Russell war mit 6 Fuß 10 Zoll groß, aber schlank und wog 220 Pfund – er war keineswegs der größte Spieler im Spiel. Was er perfektionierte, war die Kunst, einen Fehlschuss abzuprallen oder ihn zu blocken, nicht wie die meisten ins Aus, sondern auf einen Teamkollegen oder sogar sich selbst zu tippen und so eine schnelle Pause in die andere Richtung einzuleiten. Diese Fähigkeit wurde durch stundenlanges Analysieren der Winkel und der Geschwindigkeit, mit der Fehlschüsse wieder ins Spiel kamen, verbessert.

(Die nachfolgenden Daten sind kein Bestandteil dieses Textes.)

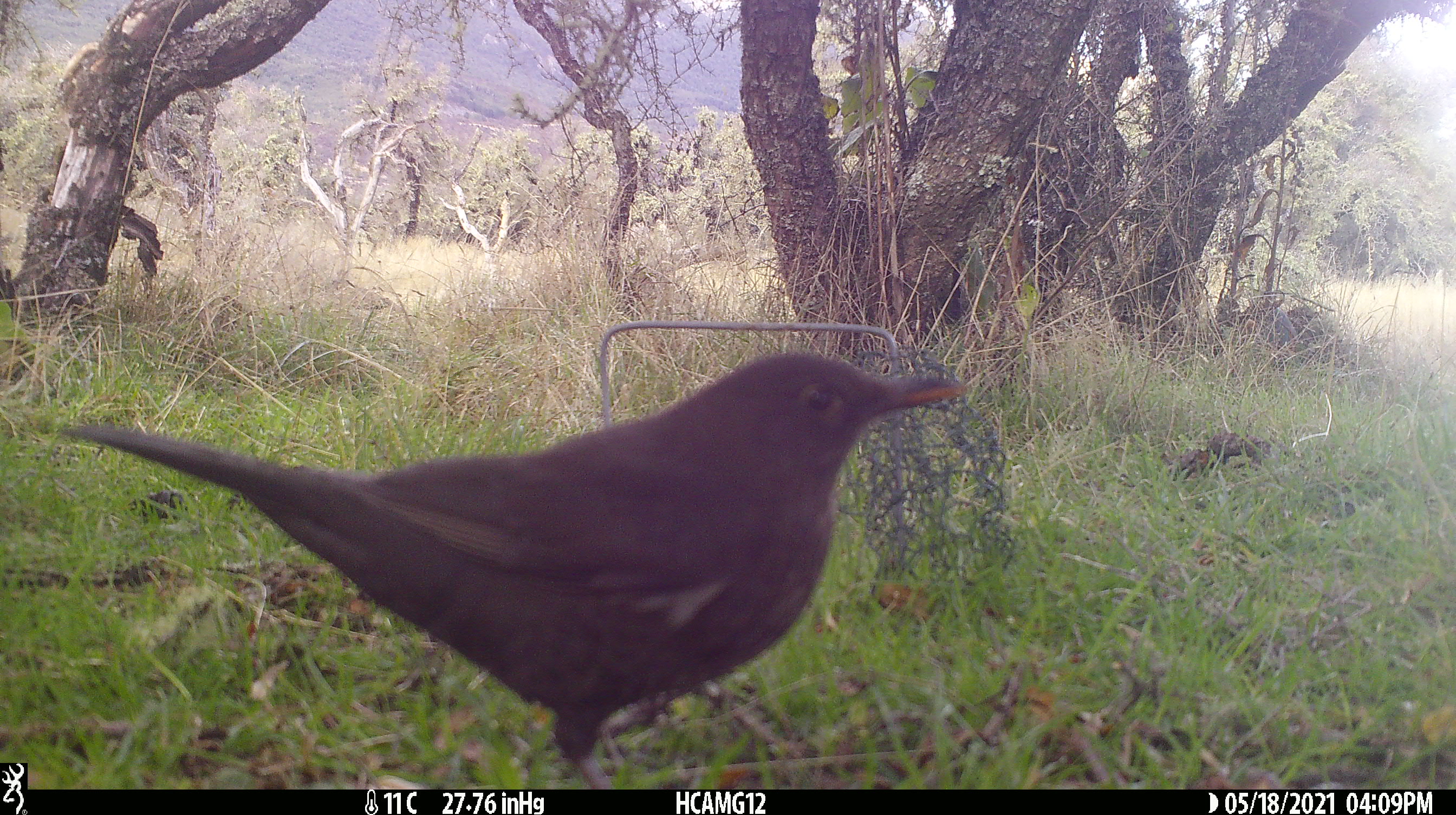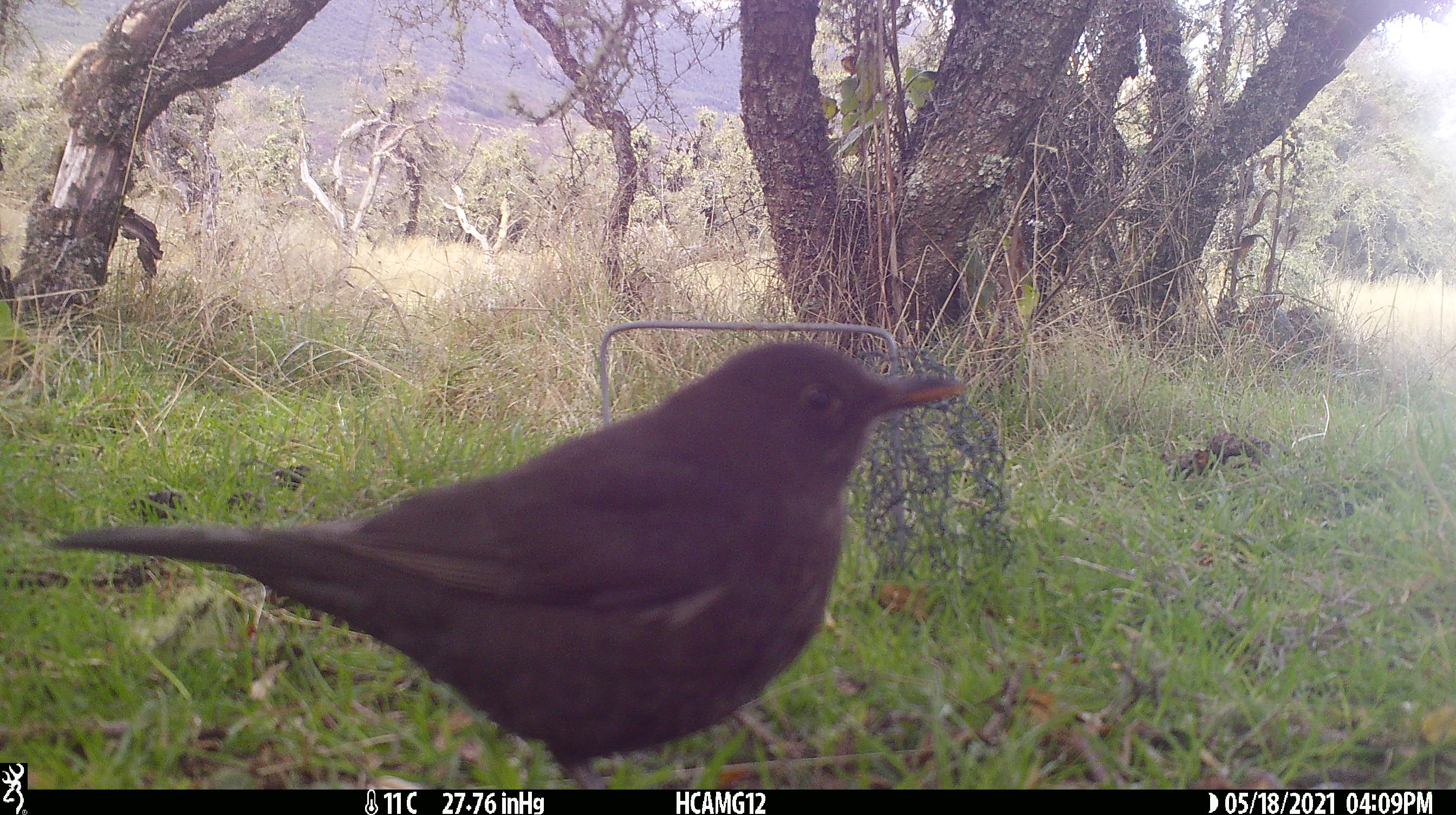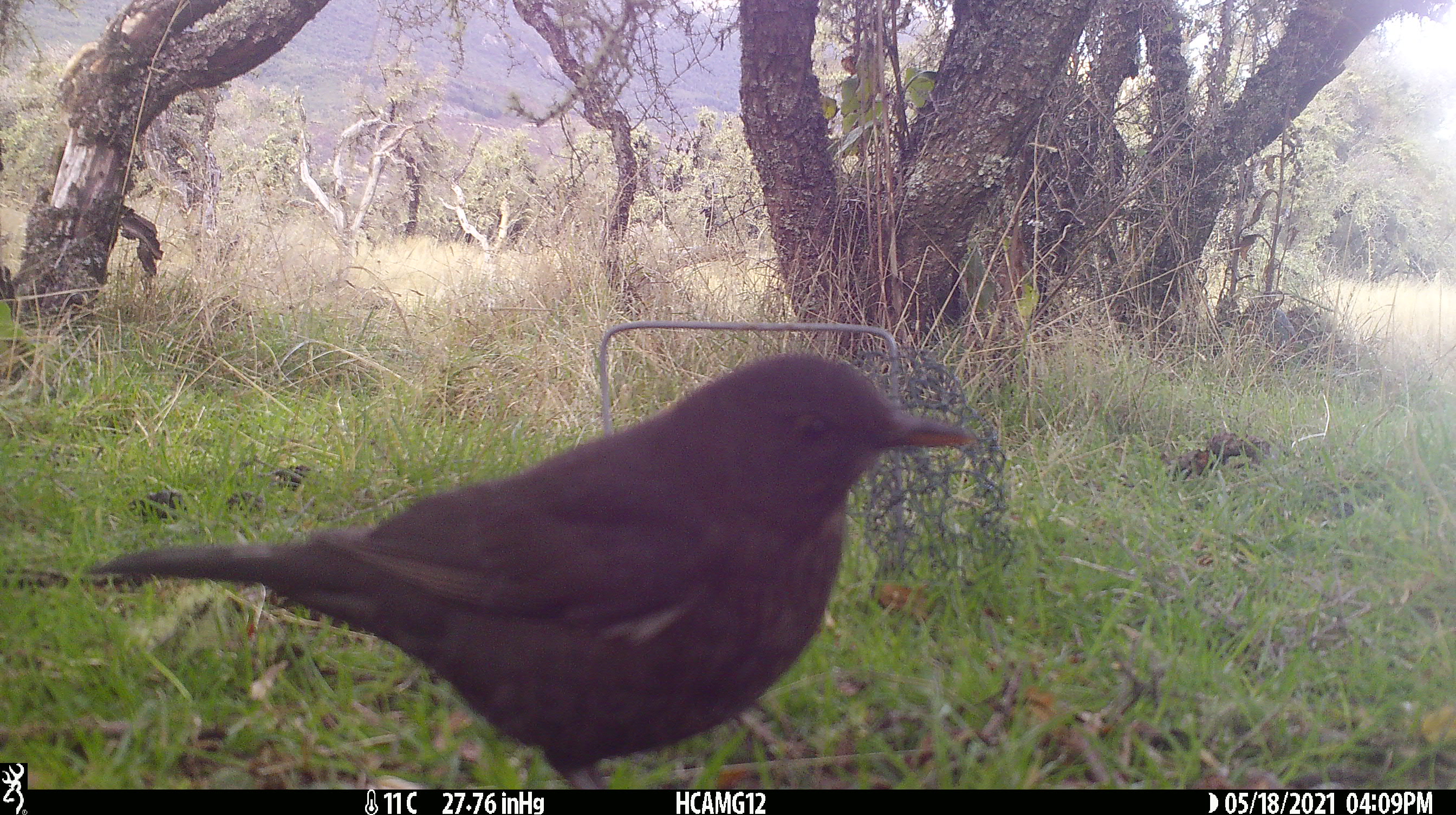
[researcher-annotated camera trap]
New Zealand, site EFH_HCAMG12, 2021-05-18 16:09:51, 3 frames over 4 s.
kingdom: Animalia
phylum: Chordata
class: Aves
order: Passeriformes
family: Turdidae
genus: Turdus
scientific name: Turdus merula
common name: eurasian blackbird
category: blackbird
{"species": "blackbird (eurasian blackbird) (Turdus merula)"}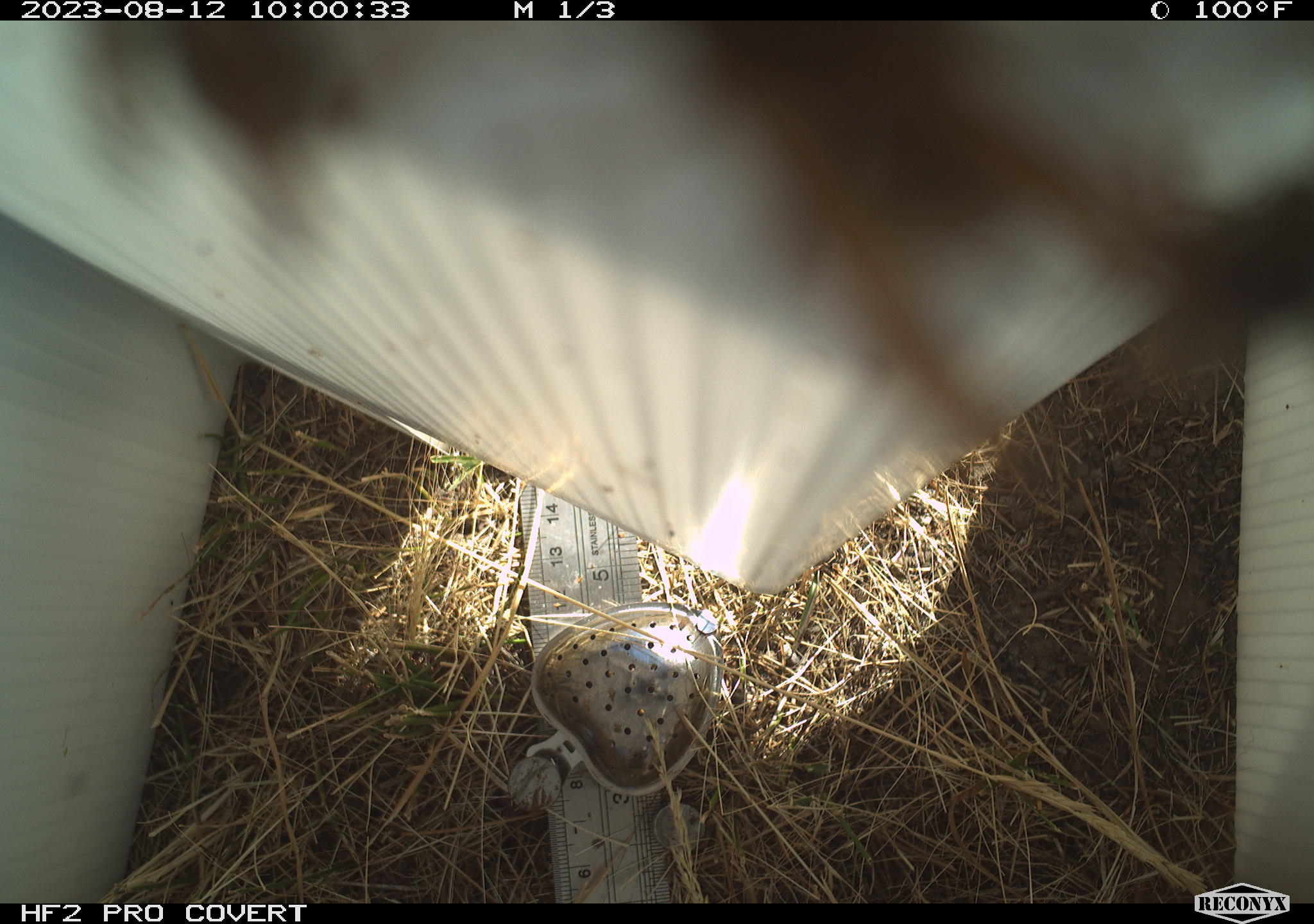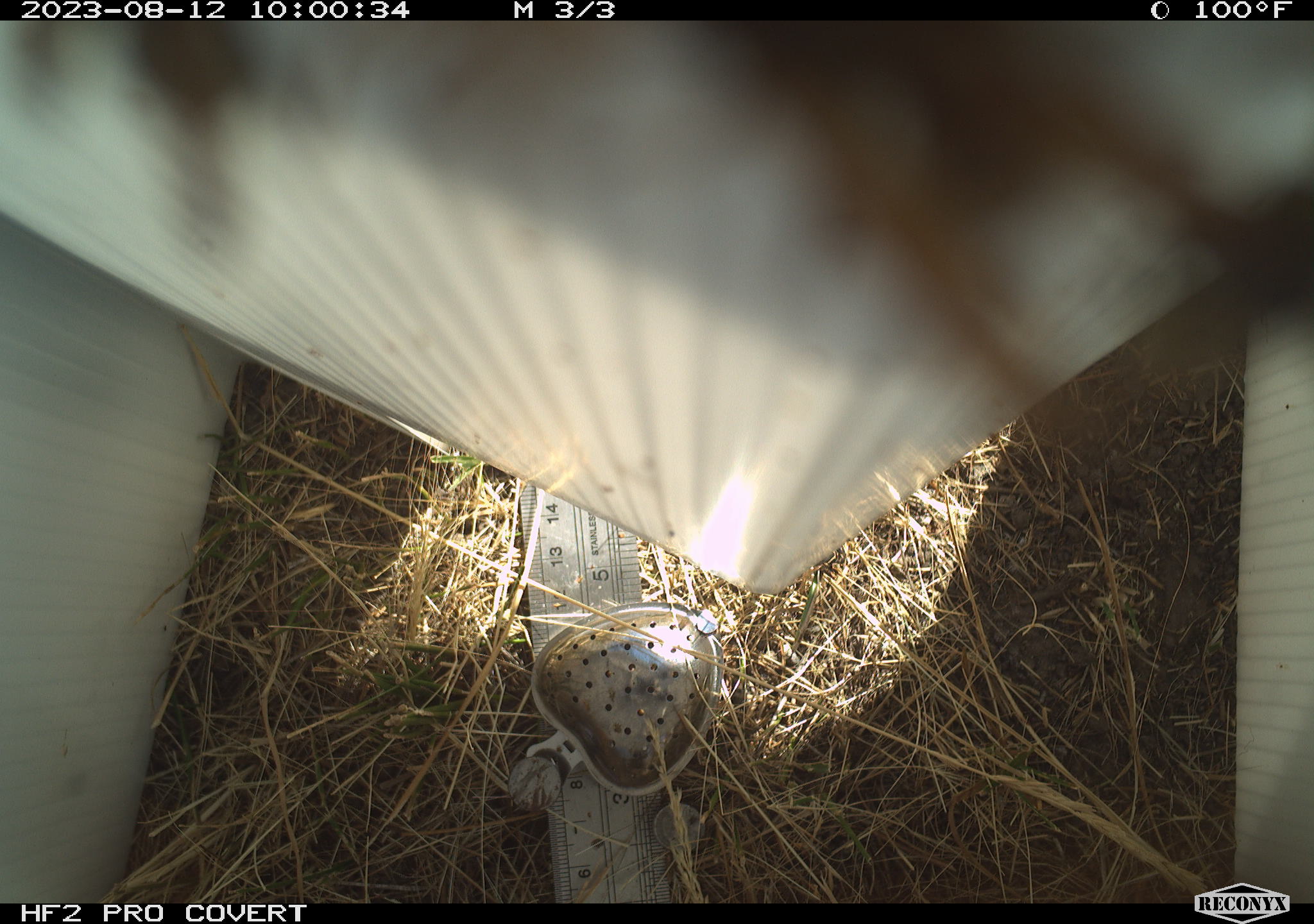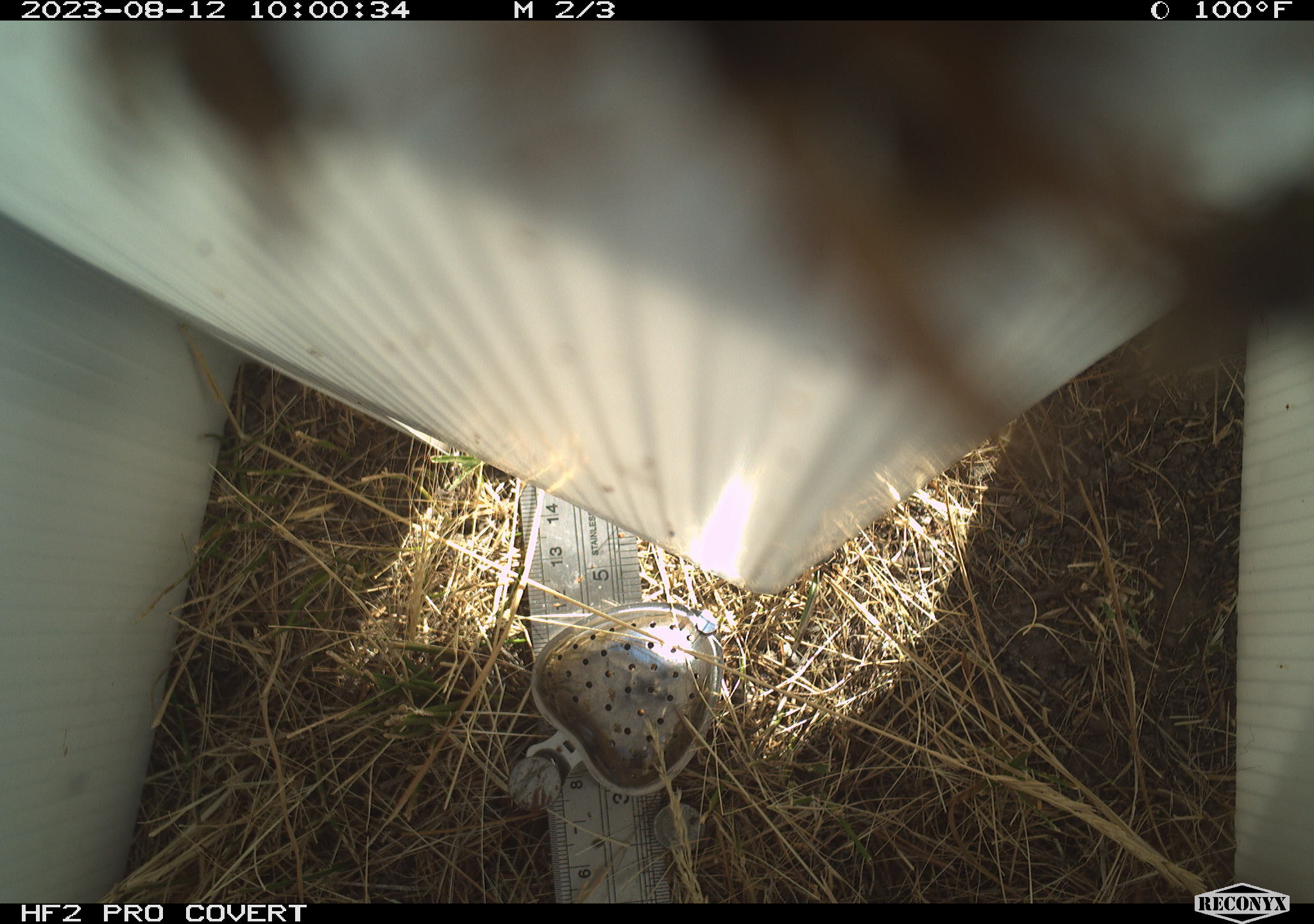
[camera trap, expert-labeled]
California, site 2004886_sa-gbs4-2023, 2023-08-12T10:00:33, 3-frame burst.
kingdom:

Seine große Rivalität war mit Wilt Chamberlain, drei Zoll größer und 60 Pfund schwerer. „The Stelze“ bekam im Allgemeinen seine Punkte, aber Russells Team gewann ausnahmslos. Der altgediente Sportjournalist Charlie Pierce hat ausgerechnet, dass Russell in der Highschool, am College, bei den Olympischen Spielen und in der NBA in 24 Spielen spielte, in denen es um die Meisterschaft ging. Er hat nie einen verloren.

Er war kein Mann vieler Worte, aber in seiner zweiten Karriere als Rundfunksprecher ließ er sie zählen. Und sein charakteristisches schrilles Gackern war unvergesslich. Über seine Lebensphilosophie sagte er 1963 in einem Interview: „Ich arbeite nicht für Akzeptanz. Ich bin was ich bin. Wenn es dir gefällt, ist das schön. Wenn nicht, könnte es mir egal sein.“

Eine weitere amerikanische Sportlegende starb diese Woche – Vin Scully, der Sender, der Baseball-Äquivalent zu John Arlott vom Cricket war. Als Hank Aaron 1974 in Atlanta den Homerun-Rekord von Babe Ruth überbot, sagte Scully: „Was für ein wunderbarer Moment für das Land und die Welt. Ein schwarzer Mann bekommt stehende Ovationen im tiefen Süden.“ Bill Russell gackerte wahrscheinlich zustimmend.